5 – Tu as pu écrire dans ce texte que le passé n’est que « mise en forme de lamentables fictions rétrospectives » et qu’à ce titre, l’acte créateur ne saurait être considéré comme une conséquence ou une justification directe de la guerre. Peux-tu expliciter davantage ta pensée par rapport à ton expérience, et ce qui t’a, en dehors de la guerre donc, amené vers la littérature et l’écriture ?

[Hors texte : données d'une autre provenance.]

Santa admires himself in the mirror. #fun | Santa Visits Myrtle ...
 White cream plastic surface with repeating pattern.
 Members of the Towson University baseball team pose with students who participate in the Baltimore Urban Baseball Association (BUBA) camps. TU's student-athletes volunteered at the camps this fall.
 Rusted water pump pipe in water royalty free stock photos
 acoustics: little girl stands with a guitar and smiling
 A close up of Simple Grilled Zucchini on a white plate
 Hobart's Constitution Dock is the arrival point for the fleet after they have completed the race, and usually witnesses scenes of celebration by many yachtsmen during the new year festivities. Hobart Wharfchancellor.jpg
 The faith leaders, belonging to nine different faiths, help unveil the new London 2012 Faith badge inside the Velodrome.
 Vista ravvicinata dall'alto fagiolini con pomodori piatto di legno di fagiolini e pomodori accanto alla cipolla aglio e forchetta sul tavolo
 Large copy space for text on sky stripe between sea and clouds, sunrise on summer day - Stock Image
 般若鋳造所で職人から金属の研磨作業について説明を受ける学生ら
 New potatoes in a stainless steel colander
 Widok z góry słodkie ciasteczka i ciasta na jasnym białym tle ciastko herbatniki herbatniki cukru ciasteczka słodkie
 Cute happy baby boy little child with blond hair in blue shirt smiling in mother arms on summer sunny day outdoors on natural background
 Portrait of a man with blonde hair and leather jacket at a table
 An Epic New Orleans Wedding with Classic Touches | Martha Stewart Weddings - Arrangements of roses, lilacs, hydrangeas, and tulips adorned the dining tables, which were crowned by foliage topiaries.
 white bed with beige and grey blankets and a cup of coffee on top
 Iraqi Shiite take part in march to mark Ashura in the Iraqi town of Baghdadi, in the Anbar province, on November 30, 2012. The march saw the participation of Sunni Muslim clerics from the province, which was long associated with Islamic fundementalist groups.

Le passé comme fiction rétrospective désigne, en tout cas pour moi, le processus par lequel nous ordonnons le passé (soit-il ou non en lien avec la guerre). C’est une matière comme chacun le sait si insaisissable, éparpillée, touffue, avec des coordonnées si changeantes, que le seul moyen de le raconter, de le penser, est de le mettre en fiction, de le produire en même temps que nous le pensons et racontons – et cette production contiendra autant de tranches plus ou moins intactes que de fragments altérés, concassés ou condensés par le travail du temps (et le travail de la narration, de l’écriture). On ne se remémore jamais, de la même manière, un épisode du passé lointain ou même proche : des détails surgissent, d’autres disparaissent, etc. au point que le récit de cet épisode sera fluctuant et presque à chaque fois différent, tributaire qu’il est de notre position dans le temps et dans l’espace, de l’état de notre mémoire et d’une infinité d’autres facteurs. Tous ces phénomènes montrent bien à mon sens que l’évocation du passé tient principalement de l’agencement, de la mise en forme, de la fiction… En fait, dans le passage que vous indiquez, j’ironisais surtout sur ceux qui expliquent et leur désir d’écrire et leur impuissance à écrire par une cause unique, la guerre. Que le désir d’écrire naisse d’une expérience de la guerre, ou de toute autre expérience, importe assez peu ; ce qui compte, en définitive, c’est ce qu’on en fait. Pour ma part, je ne saurais dénicher une origine précise à ce désir-là. L’expérience de la guerre doit sans doute y être pour quelque chose (la volonté de mieux la cerner, de comprendre en quoi elle a pu consister, d’abord à mes propres yeux), de même que le reste de mes expériences – qui n’en sont pas moins significatives -, mes lectures, la jouissance que procurent la forme et la narration elles-mêmes.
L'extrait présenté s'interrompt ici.